Miguel se destapó mostrando toda su desnudez sin pudor y rebuscó por sus vaqueros por el suelo.

-Vístete- le ordenó a Luisa antes de salir al pasillo, luego se aventuró en la oscuridad.

El frío de las baldosas le helaba los pies y su respiración volvió a acelerarse, pero esta vez no de fulgor ni pasión, sino de angustia. Dio al primer interruptor pero la luz no se encendió, repitió el gesto tantas veces que el “clic” del pulsador se convirtió en una canción. Continuó caminando en dirección a las escaleras. Sus ojos se acostumbraron pronto a la oscuridad. La azulada luz de la luna se colaba por las ventanas haciendo resplandecer los cristales y los muebles lacados, brillos propios de una casa nueva.

Desde lo alto de la escalera escrutó el salón. Tenía el mismo tono azulado del pasillo pero con todavía más sombras, de repente, una de ellas se movió. Miguel dio un paso atrás y al hacerlo chocó contra algo que le impidió retroceder. Contuvo un grito antes de darse cuenta que se trataba de Luisa, quien le había estado siguiendo de cerca con una barra de hierro.

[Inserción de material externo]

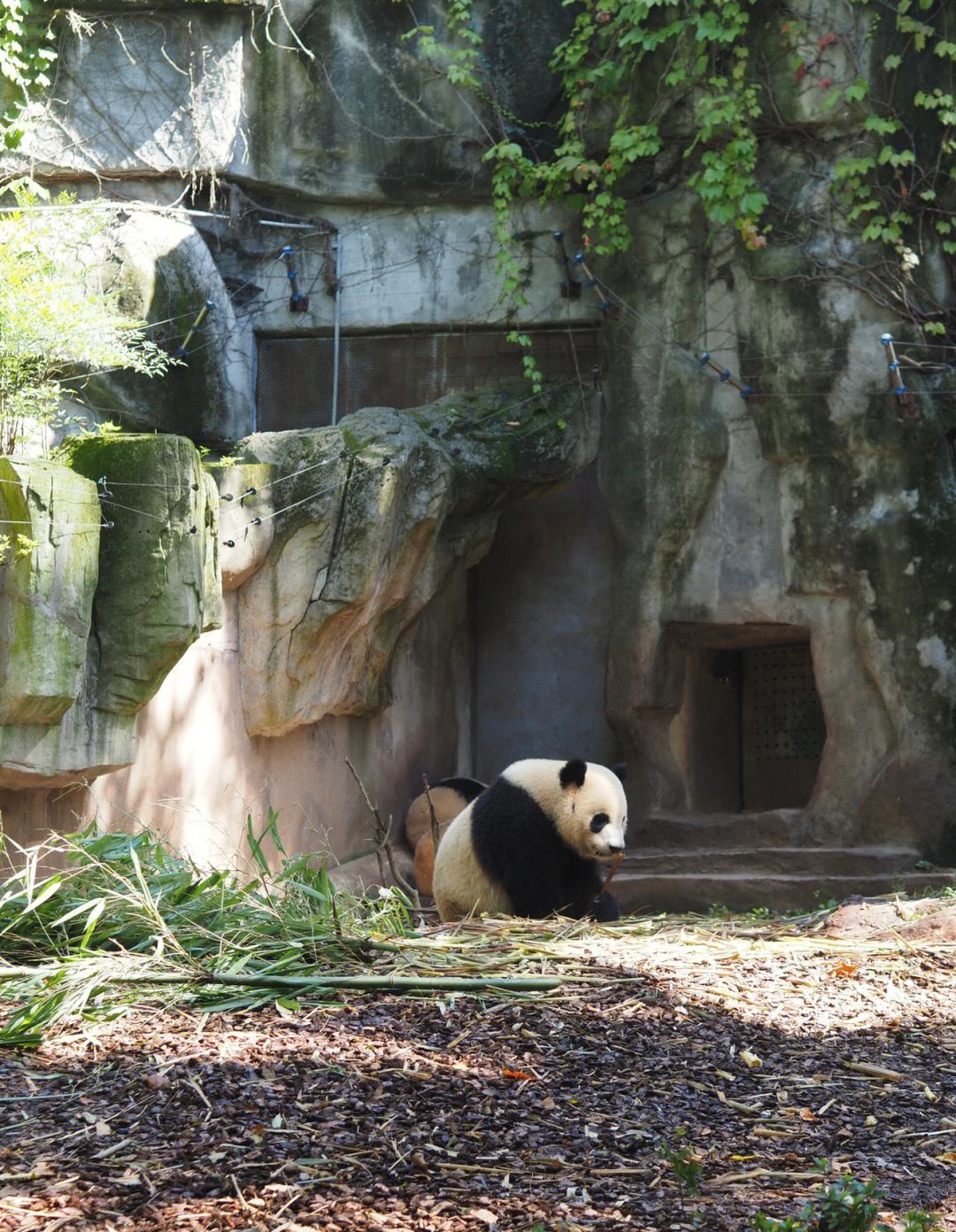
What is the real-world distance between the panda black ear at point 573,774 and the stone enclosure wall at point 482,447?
2.24 metres

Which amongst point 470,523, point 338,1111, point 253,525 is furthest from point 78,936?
point 470,523

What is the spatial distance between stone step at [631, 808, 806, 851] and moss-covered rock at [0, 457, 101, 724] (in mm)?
5824

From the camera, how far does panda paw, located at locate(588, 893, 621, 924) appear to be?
22.8 feet

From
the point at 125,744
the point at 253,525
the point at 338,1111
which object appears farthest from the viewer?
the point at 253,525

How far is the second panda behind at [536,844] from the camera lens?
21.7 feet

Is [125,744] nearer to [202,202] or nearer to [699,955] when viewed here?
[699,955]

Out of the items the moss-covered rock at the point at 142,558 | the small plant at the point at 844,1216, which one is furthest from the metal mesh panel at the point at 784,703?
the small plant at the point at 844,1216

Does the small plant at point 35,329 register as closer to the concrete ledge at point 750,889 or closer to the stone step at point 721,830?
the concrete ledge at point 750,889

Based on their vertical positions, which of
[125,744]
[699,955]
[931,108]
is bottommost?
[699,955]

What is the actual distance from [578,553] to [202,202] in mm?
4048

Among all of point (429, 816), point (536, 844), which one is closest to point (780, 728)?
point (429, 816)

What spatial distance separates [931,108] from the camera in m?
9.72

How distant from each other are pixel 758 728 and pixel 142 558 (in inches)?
285

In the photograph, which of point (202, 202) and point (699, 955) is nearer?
point (699, 955)
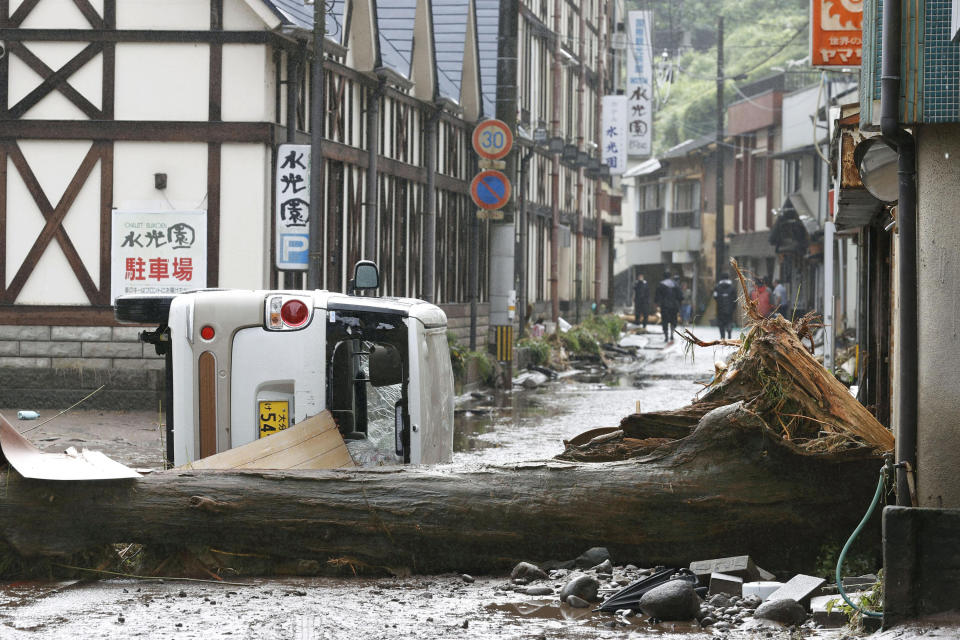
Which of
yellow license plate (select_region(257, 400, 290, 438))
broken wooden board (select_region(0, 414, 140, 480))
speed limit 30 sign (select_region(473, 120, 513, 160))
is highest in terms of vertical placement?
speed limit 30 sign (select_region(473, 120, 513, 160))

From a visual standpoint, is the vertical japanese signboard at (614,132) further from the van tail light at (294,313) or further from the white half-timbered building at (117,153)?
the van tail light at (294,313)

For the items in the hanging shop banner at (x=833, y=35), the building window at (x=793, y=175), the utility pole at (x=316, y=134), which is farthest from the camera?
the building window at (x=793, y=175)

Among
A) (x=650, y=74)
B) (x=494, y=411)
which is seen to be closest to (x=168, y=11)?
(x=494, y=411)

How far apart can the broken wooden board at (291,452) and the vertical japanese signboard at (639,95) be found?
35.7m

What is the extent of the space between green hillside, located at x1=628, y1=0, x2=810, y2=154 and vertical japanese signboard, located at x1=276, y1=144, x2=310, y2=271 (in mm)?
57084

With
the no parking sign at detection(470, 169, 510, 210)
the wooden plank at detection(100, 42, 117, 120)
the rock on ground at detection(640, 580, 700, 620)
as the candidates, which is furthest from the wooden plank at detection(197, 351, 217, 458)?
the no parking sign at detection(470, 169, 510, 210)

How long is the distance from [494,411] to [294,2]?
656 centimetres

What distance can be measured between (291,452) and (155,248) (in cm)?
1001

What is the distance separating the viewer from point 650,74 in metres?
44.1

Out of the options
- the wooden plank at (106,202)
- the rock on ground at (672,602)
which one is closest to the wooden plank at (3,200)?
the wooden plank at (106,202)

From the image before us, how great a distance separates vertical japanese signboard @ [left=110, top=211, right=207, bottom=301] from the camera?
17.4 metres

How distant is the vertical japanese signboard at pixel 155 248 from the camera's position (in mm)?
17422

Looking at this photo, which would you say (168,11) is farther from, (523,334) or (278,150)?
(523,334)

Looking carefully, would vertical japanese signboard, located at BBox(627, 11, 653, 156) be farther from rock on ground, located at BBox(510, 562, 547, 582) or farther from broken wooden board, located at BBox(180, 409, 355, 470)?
rock on ground, located at BBox(510, 562, 547, 582)
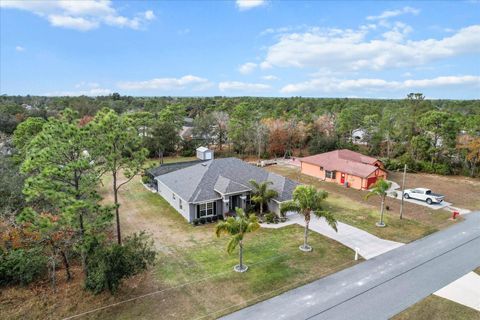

-Maldita sea- dijo mediante indignados susurros -vuelve a la habitación.

-Te he traído esto.

Le pasó la barra y miguel se dio cuenta que jamás la había visto antes. Luisa se percató de su incertidumbre y confesó:

-Es una pata de la cama de invitados- algo más tranquilo, Miguel continuó descendiendo por la escalera. Luisa no se separó de él -¿crees que es Jesús?- dijo sin subir la voz, luego pensó en lo que le había dicho el pequeño David la última vez que lo vió en el centro Sans:

“Le queda un día”.

-No me cabe la menor duda- dijo Miguel -no puede ser otro.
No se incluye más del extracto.